= PROMPT =
Below this line is the material. Write out only its lines from the one containing "[camera trap, expert-labeled]" through the one containing "common name: rat", both kept, exactly.

= RECORDS PROVIDED =
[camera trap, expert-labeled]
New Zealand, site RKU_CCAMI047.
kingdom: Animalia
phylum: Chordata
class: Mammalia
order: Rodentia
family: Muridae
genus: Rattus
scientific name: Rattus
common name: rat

--

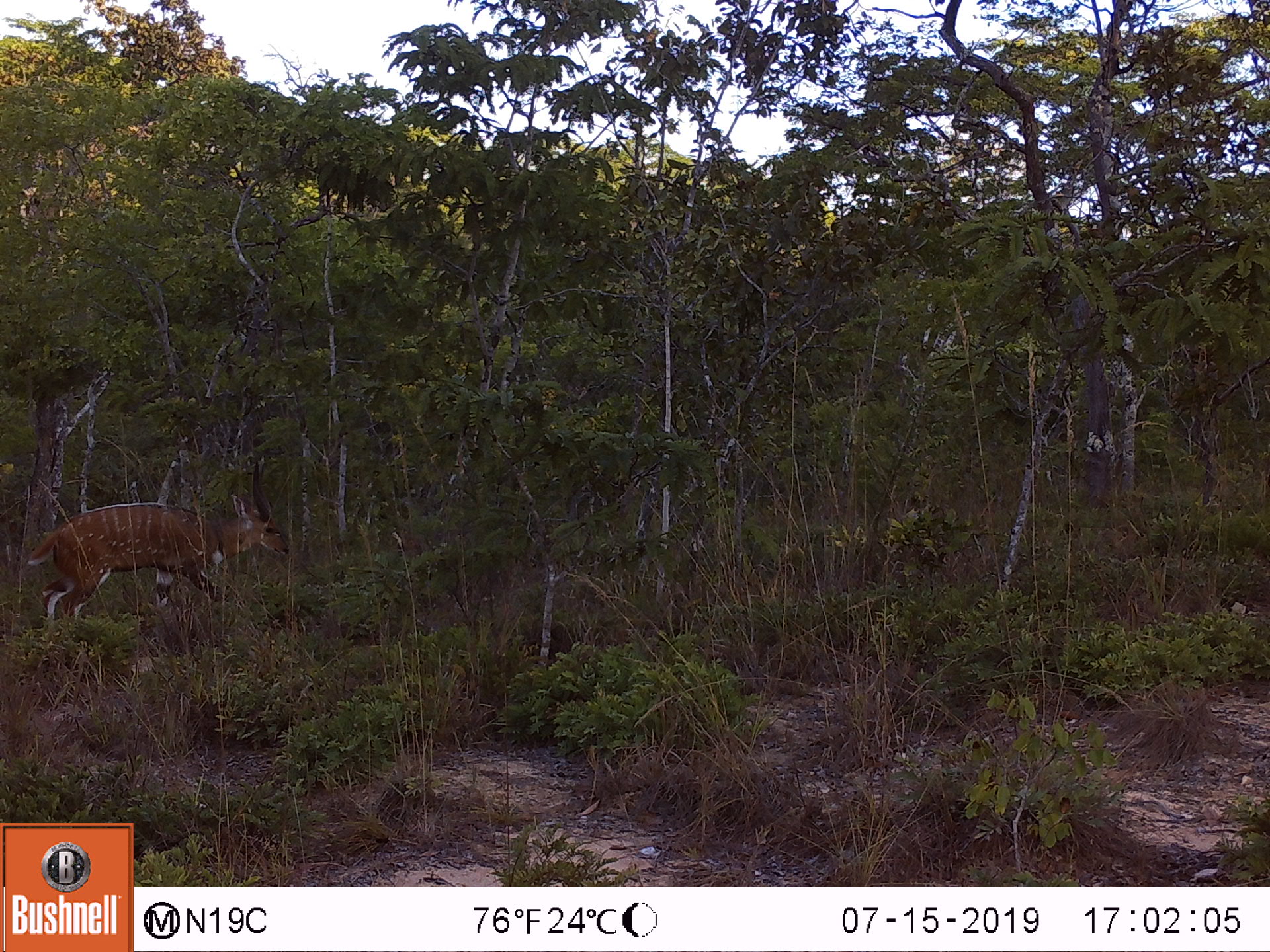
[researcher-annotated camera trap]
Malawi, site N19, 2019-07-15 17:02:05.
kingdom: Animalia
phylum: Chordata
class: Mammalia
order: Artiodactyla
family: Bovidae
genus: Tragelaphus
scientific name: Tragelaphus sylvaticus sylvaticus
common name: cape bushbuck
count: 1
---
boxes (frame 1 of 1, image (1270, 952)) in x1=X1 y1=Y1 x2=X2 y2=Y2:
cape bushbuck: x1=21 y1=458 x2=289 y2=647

= ANSWER FOR THE TASK =
[camera trap, expert-labeled]
New Zealand, site RKU_CCAMI047.
kingdom: Animalia
phylum: Chordata
class: Mammalia
order: Rodentia
family: Muridae
genus: Rattus
scientific name: Rattus
common name: rat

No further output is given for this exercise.